--- Start ---

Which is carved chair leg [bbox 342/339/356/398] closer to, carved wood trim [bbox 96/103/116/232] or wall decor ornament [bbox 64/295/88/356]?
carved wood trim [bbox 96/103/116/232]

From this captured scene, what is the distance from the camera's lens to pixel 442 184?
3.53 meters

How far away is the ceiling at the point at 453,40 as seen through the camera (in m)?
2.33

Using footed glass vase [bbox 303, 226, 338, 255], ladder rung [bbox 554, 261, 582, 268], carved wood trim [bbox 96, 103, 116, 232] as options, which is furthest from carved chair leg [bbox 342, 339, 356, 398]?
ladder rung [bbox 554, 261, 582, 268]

--- End ---
--- Start ---

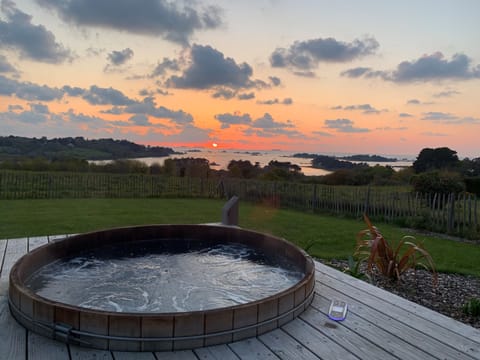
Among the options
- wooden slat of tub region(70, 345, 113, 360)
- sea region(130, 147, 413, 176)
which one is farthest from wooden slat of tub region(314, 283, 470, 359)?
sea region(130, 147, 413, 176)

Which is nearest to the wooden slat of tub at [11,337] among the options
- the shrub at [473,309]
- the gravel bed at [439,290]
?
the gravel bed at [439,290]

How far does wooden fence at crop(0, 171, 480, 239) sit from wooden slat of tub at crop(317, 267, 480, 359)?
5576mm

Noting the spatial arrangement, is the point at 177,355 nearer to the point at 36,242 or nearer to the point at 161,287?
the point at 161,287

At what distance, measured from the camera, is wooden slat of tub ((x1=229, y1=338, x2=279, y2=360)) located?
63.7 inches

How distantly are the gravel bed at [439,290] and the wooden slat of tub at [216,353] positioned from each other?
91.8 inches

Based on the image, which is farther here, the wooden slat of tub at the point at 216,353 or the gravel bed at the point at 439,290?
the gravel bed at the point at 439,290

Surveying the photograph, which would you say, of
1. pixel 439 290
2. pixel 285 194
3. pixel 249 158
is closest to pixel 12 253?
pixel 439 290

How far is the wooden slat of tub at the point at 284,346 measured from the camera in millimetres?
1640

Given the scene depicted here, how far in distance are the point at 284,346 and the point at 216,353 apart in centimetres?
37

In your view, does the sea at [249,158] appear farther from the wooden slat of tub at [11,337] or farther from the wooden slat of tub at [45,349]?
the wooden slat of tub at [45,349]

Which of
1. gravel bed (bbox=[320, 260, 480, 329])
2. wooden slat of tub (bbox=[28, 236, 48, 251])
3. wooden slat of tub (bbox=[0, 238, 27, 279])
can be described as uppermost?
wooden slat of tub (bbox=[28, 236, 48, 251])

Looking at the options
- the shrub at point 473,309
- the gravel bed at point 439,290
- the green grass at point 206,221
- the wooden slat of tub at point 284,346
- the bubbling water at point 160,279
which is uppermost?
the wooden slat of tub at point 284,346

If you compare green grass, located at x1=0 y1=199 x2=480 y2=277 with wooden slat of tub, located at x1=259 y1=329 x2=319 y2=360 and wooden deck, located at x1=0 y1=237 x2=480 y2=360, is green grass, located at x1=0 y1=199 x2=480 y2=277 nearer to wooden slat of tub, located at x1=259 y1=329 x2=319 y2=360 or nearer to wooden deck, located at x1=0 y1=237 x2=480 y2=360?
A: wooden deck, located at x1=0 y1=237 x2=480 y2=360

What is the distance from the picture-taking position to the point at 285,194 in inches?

--- End ---

- WHAT THE TASK REQUIRES
Which lines in the items above contain the word "carved"? Copy out each of those lines in full.

- THE COMPLETED TASK
Which is carved chair leg [bbox 342/339/356/398] closer to, carved wood trim [bbox 96/103/116/232] or wall decor ornament [bbox 64/295/88/356]?
carved wood trim [bbox 96/103/116/232]
Using footed glass vase [bbox 303, 226, 338, 255], ladder rung [bbox 554, 261, 582, 268], carved wood trim [bbox 96, 103, 116, 232] as options, which is furthest from carved chair leg [bbox 342, 339, 356, 398]?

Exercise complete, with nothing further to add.